→ TASK DETAILS:
Lines from the line with "[researcher-annotated camera trap]" to the line with "A: Bos taurus (domestic cow)." in the entries below, and only those, must be output exactly, with both ends included.

[Saved entries]
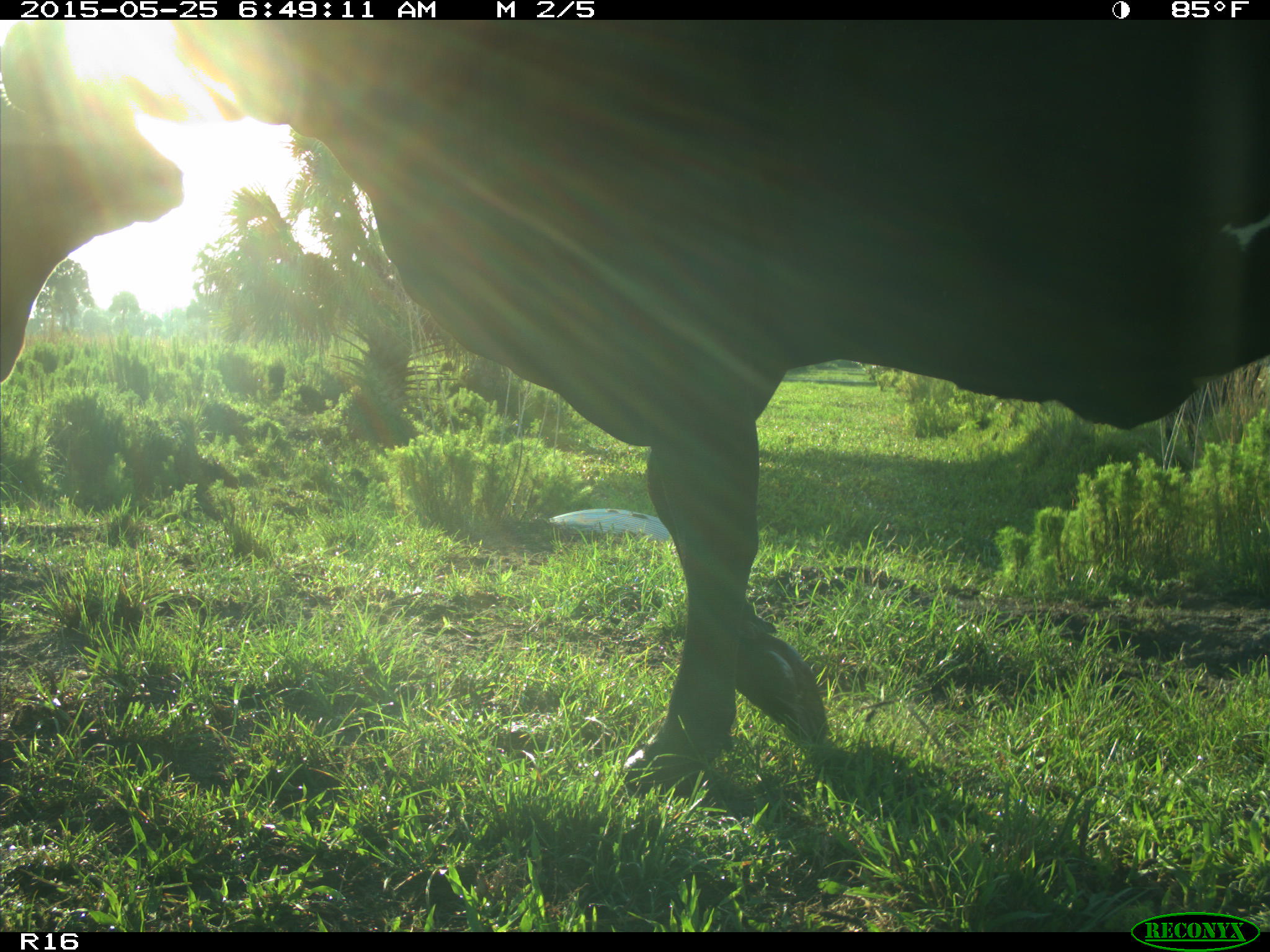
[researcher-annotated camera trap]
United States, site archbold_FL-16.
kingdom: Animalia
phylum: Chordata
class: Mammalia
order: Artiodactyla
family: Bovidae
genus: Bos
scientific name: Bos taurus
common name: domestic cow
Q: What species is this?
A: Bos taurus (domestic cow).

* * *

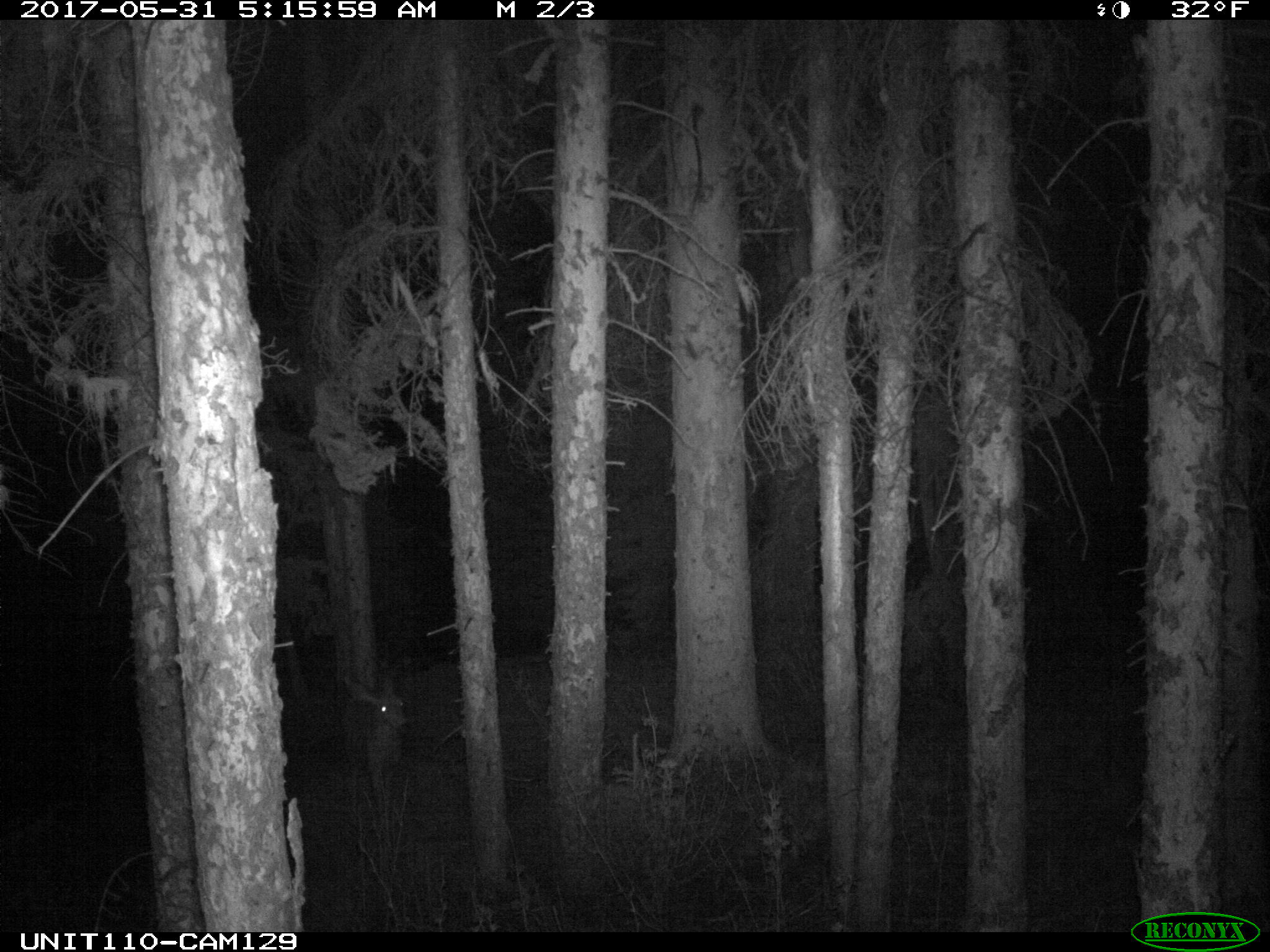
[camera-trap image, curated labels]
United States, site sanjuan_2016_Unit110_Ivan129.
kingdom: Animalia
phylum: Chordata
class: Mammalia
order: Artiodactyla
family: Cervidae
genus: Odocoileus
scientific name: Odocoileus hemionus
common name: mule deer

→ EXERCISE RESPONSE:
[researcher-annotated camera trap]
United States, site archbold_FL-16.
kingdom: Animalia
phylum: Chordata
class: Mammalia
order: Artiodactyla
family: Bovidae
genus: Bos
scientific name: Bos taurus
common name: domestic cow
Q: What species is this?
A: Bos taurus (domestic cow).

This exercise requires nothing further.